_What to do_
Print the lines that run from the line with "CORSI LUGLIO 2025" to the line with "BASSO Mod.3/4 |", keeping both end lines, exactly as they appear in the entries below, and nothing else.
+ + +
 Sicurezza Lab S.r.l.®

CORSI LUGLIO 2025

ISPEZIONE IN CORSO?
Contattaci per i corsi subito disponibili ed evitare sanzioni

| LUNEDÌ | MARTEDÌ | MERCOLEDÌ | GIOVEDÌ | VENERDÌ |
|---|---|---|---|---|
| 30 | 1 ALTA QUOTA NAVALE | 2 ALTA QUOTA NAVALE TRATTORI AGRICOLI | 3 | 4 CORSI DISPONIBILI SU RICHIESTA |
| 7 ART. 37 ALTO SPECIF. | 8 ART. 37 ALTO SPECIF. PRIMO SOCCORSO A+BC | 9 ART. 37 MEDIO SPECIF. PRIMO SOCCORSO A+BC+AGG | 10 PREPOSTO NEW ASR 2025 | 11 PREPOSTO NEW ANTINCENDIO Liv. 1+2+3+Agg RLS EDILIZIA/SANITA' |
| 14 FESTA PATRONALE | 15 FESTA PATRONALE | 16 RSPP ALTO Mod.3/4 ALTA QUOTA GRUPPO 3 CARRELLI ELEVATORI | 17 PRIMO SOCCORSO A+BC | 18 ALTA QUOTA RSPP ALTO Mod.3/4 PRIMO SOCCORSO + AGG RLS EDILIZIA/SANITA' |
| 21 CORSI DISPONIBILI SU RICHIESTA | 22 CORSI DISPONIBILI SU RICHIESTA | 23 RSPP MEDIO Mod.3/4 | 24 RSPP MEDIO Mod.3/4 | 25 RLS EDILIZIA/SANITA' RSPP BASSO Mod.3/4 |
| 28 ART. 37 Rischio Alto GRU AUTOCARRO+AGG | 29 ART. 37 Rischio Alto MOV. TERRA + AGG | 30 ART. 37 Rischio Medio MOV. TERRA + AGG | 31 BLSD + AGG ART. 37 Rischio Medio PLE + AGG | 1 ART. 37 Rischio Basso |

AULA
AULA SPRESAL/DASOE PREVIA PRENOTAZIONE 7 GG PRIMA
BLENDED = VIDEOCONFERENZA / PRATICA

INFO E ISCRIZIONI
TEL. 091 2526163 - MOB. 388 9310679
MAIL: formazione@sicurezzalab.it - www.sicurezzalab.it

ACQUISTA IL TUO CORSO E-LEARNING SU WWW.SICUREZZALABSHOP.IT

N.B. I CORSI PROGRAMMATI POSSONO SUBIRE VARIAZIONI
+ + +
_Exercise result_
CORSI LUGLIO 2025

ISPEZIONE IN CORSO?
Contattaci per i corsi subito disponibili ed evitare sanzioni

| LUNEDÌ | MARTEDÌ | MERCOLEDÌ | GIOVEDÌ | VENERDÌ |
|---|---|---|---|---|
| 30 | 1 ALTA QUOTA NAVALE | 2 ALTA QUOTA NAVALE TRATTORI AGRICOLI | 3 | 4 CORSI DISPONIBILI SU RICHIESTA |
| 7 ART. 37 ALTO SPECIF. | 8 ART. 37 ALTO SPECIF. PRIMO SOCCORSO A+BC | 9 ART. 37 MEDIO SPECIF. PRIMO SOCCORSO A+BC+AGG | 10 PREPOSTO NEW ASR 2025 | 11 PREPOSTO NEW ANTINCENDIO Liv. 1+2+3+Agg RLS EDILIZIA/SANITA' |
| 14 FESTA PATRONALE | 15 FESTA PATRONALE | 16 RSPP ALTO Mod.3/4 ALTA QUOTA GRUPPO 3 CARRELLI ELEVATORI | 17 PRIMO SOCCORSO A+BC | 18 ALTA QUOTA RSPP ALTO Mod.3/4 PRIMO SOCCORSO + AGG RLS EDILIZIA/SANITA' |
| 21 CORSI DISPONIBILI SU RICHIESTA | 22 CORSI DISPONIBILI SU RICHIESTA | 23 RSPP MEDIO Mod.3/4 | 24 RSPP MEDIO Mod.3/4 | 25 RLS EDILIZIA/SANITA' RSPP BASSO Mod.3/4 |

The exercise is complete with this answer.